Recent Texas Freeze Damaged Grape, Pecan Crops
Farmers still recovering from the devastating drought conditions of 2006 are now sizing up their losses from the latest weather calamity to hit Texas: freezing temperatures.
The Easter weekend freeze damaged numerous crops, including an estimated 75 percent of this year’s grape crop in the fifth-largest wine-producing state.
“It was too much, too long,” Plains grape grower Neal Newsome said after losing 80 percent of his crop. “Everything was entombed in ice.”
The freeze also caused serious losses for crops of pecans, peaches, watermelons, cantaloupe and pumpkins, said Texas Cooperative Extension agent Jed Elrod.
But it came at an especially bad time for grape growers. They can expect two bad years out of five, said Dacota Julson, executive director of the Texas Wine and Grape Growers Association.
“Unfortunately, we’ve had two in row now,” she said. Texas usually harvest 9,000 tons of grapes a year and last year’s crop was only 25 percent of that, Julson said.
Texas’ wine industry creates an economic impact of $1 billion from it 139 commercial wineries and 3,700 acres of vineyards, she said.
In Pecos County alone, where temperatures dipped below freezing for two days, agricultural losses were about $40 million, Elrod said.
About one-third of the losses came at one of the state’s largest vineyard, Mesa Vineyard east of Fort Stockton. It lost all its crop, a $13 million loss, Elrod said.
Grapes are almost entirely water and after they thawed “they just turned into mush,” he said.
Damage to the state’s pecan crop was “spotty,” with the Fort Stockton area hit hardest, Cindy Wise, executive vice president of the Texas Pecan Growers Association.
Belding Farms, near the Mesa Vineyard, was projecting a complete loss of pecans from about 68,000 trees on 2,200 acres.
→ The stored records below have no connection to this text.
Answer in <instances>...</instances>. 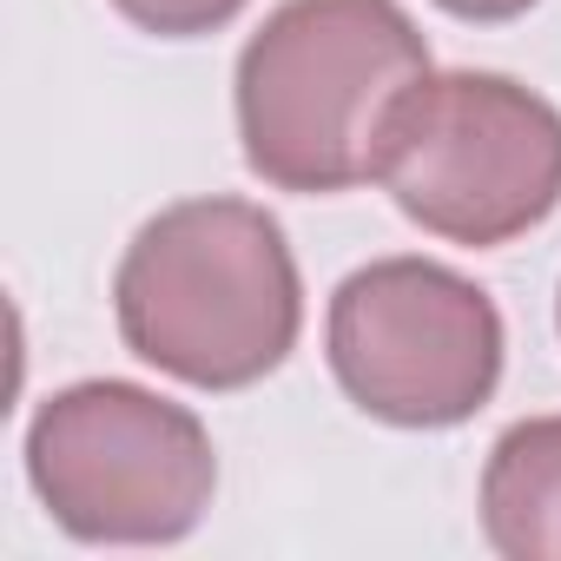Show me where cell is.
I'll return each instance as SVG.
<instances>
[{
	"mask_svg": "<svg viewBox=\"0 0 561 561\" xmlns=\"http://www.w3.org/2000/svg\"><path fill=\"white\" fill-rule=\"evenodd\" d=\"M482 535L508 561H561V416L495 436L482 462Z\"/></svg>",
	"mask_w": 561,
	"mask_h": 561,
	"instance_id": "6",
	"label": "cell"
},
{
	"mask_svg": "<svg viewBox=\"0 0 561 561\" xmlns=\"http://www.w3.org/2000/svg\"><path fill=\"white\" fill-rule=\"evenodd\" d=\"M436 8L469 27H502V21H522L528 8H541V0H436Z\"/></svg>",
	"mask_w": 561,
	"mask_h": 561,
	"instance_id": "8",
	"label": "cell"
},
{
	"mask_svg": "<svg viewBox=\"0 0 561 561\" xmlns=\"http://www.w3.org/2000/svg\"><path fill=\"white\" fill-rule=\"evenodd\" d=\"M502 311L436 257H377L331 291L337 390L390 430H456L502 383Z\"/></svg>",
	"mask_w": 561,
	"mask_h": 561,
	"instance_id": "5",
	"label": "cell"
},
{
	"mask_svg": "<svg viewBox=\"0 0 561 561\" xmlns=\"http://www.w3.org/2000/svg\"><path fill=\"white\" fill-rule=\"evenodd\" d=\"M377 185L430 238L495 251L561 205V113L508 73H430L390 113Z\"/></svg>",
	"mask_w": 561,
	"mask_h": 561,
	"instance_id": "3",
	"label": "cell"
},
{
	"mask_svg": "<svg viewBox=\"0 0 561 561\" xmlns=\"http://www.w3.org/2000/svg\"><path fill=\"white\" fill-rule=\"evenodd\" d=\"M554 331H561V298H554Z\"/></svg>",
	"mask_w": 561,
	"mask_h": 561,
	"instance_id": "9",
	"label": "cell"
},
{
	"mask_svg": "<svg viewBox=\"0 0 561 561\" xmlns=\"http://www.w3.org/2000/svg\"><path fill=\"white\" fill-rule=\"evenodd\" d=\"M430 41L403 0H285L238 54L231 106L251 179L337 198L377 179L390 113L430 80Z\"/></svg>",
	"mask_w": 561,
	"mask_h": 561,
	"instance_id": "1",
	"label": "cell"
},
{
	"mask_svg": "<svg viewBox=\"0 0 561 561\" xmlns=\"http://www.w3.org/2000/svg\"><path fill=\"white\" fill-rule=\"evenodd\" d=\"M113 318L139 364L192 390H251L298 351L305 285L264 205L185 198L139 225L113 277Z\"/></svg>",
	"mask_w": 561,
	"mask_h": 561,
	"instance_id": "2",
	"label": "cell"
},
{
	"mask_svg": "<svg viewBox=\"0 0 561 561\" xmlns=\"http://www.w3.org/2000/svg\"><path fill=\"white\" fill-rule=\"evenodd\" d=\"M27 482L73 541L159 548L185 541L218 495L205 423L119 377L54 390L27 423Z\"/></svg>",
	"mask_w": 561,
	"mask_h": 561,
	"instance_id": "4",
	"label": "cell"
},
{
	"mask_svg": "<svg viewBox=\"0 0 561 561\" xmlns=\"http://www.w3.org/2000/svg\"><path fill=\"white\" fill-rule=\"evenodd\" d=\"M251 0H113V14L133 21L139 34H159V41H198V34H218L231 27Z\"/></svg>",
	"mask_w": 561,
	"mask_h": 561,
	"instance_id": "7",
	"label": "cell"
}]
</instances>
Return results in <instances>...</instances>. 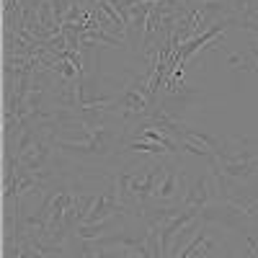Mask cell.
<instances>
[{
  "instance_id": "cell-2",
  "label": "cell",
  "mask_w": 258,
  "mask_h": 258,
  "mask_svg": "<svg viewBox=\"0 0 258 258\" xmlns=\"http://www.w3.org/2000/svg\"><path fill=\"white\" fill-rule=\"evenodd\" d=\"M129 217H132V214L116 212V214H111V217H106V220H101V222H93V225H78L73 235H75L78 240H98V238H103V235H111V232L124 230Z\"/></svg>"
},
{
  "instance_id": "cell-3",
  "label": "cell",
  "mask_w": 258,
  "mask_h": 258,
  "mask_svg": "<svg viewBox=\"0 0 258 258\" xmlns=\"http://www.w3.org/2000/svg\"><path fill=\"white\" fill-rule=\"evenodd\" d=\"M57 258H75V255H73L68 248H64V250H59V255H57Z\"/></svg>"
},
{
  "instance_id": "cell-1",
  "label": "cell",
  "mask_w": 258,
  "mask_h": 258,
  "mask_svg": "<svg viewBox=\"0 0 258 258\" xmlns=\"http://www.w3.org/2000/svg\"><path fill=\"white\" fill-rule=\"evenodd\" d=\"M217 199H220L217 183H214L212 170H207V173H199V176L191 178L188 191H186V197H183V207L199 209V212H202L204 207H209L212 202H217Z\"/></svg>"
}]
</instances>
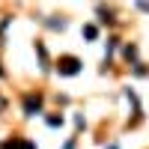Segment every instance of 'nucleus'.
Masks as SVG:
<instances>
[{
	"instance_id": "nucleus-1",
	"label": "nucleus",
	"mask_w": 149,
	"mask_h": 149,
	"mask_svg": "<svg viewBox=\"0 0 149 149\" xmlns=\"http://www.w3.org/2000/svg\"><path fill=\"white\" fill-rule=\"evenodd\" d=\"M57 69H60V74H78V72H81V63H78L74 57H66Z\"/></svg>"
},
{
	"instance_id": "nucleus-2",
	"label": "nucleus",
	"mask_w": 149,
	"mask_h": 149,
	"mask_svg": "<svg viewBox=\"0 0 149 149\" xmlns=\"http://www.w3.org/2000/svg\"><path fill=\"white\" fill-rule=\"evenodd\" d=\"M42 110V98L39 95H27V102H24V113L27 116H36Z\"/></svg>"
},
{
	"instance_id": "nucleus-3",
	"label": "nucleus",
	"mask_w": 149,
	"mask_h": 149,
	"mask_svg": "<svg viewBox=\"0 0 149 149\" xmlns=\"http://www.w3.org/2000/svg\"><path fill=\"white\" fill-rule=\"evenodd\" d=\"M95 33H98V30L93 27V24H86V27H84V36H86V39H95Z\"/></svg>"
},
{
	"instance_id": "nucleus-4",
	"label": "nucleus",
	"mask_w": 149,
	"mask_h": 149,
	"mask_svg": "<svg viewBox=\"0 0 149 149\" xmlns=\"http://www.w3.org/2000/svg\"><path fill=\"white\" fill-rule=\"evenodd\" d=\"M125 57H128V60H134V57H137V48L128 45V48H125Z\"/></svg>"
},
{
	"instance_id": "nucleus-5",
	"label": "nucleus",
	"mask_w": 149,
	"mask_h": 149,
	"mask_svg": "<svg viewBox=\"0 0 149 149\" xmlns=\"http://www.w3.org/2000/svg\"><path fill=\"white\" fill-rule=\"evenodd\" d=\"M140 9H143V12H149V3H140Z\"/></svg>"
},
{
	"instance_id": "nucleus-6",
	"label": "nucleus",
	"mask_w": 149,
	"mask_h": 149,
	"mask_svg": "<svg viewBox=\"0 0 149 149\" xmlns=\"http://www.w3.org/2000/svg\"><path fill=\"white\" fill-rule=\"evenodd\" d=\"M3 107H6V102H3V98H0V110H3Z\"/></svg>"
}]
</instances>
Elrod projected the farm’s loss at $25 million.
Some trees could still bear fruit, said the farm’s general manager, Glenn Honaker.
“I’m sure there will be some fruit out there,” he said. “Now whether it’ll be enough of a crop to pay harvest costs or not, I don’t know yet. We’re just really kind of waiting to see.”
The answer will come at the latest at the first part of June.
Texas agriculture is coming off its worst year, with drought losses to livestock and crops reaching $4.1 billion. The freeze is nothing compared to last year, said Travis Miller, a drought specialist with the cooperative.
“It would have to get progressively bad for Texas to have close to as bad a year,” Miller said. “Going into May (2006), we were dry just about the whole state. The season’s starting much better.”
March was the wettest on record, with a statewide average of 4.47 inches. That’s 2.73 inches above the average of 1.74 inches. The previous record was 4.19 inches in 1926.
That’s given many reason for optimism.
“The silver lining is the quality could be exceptionally high,” said Newsome, the Plains grape grower. The “minerals, flavors could be very concentrated because of the light load.”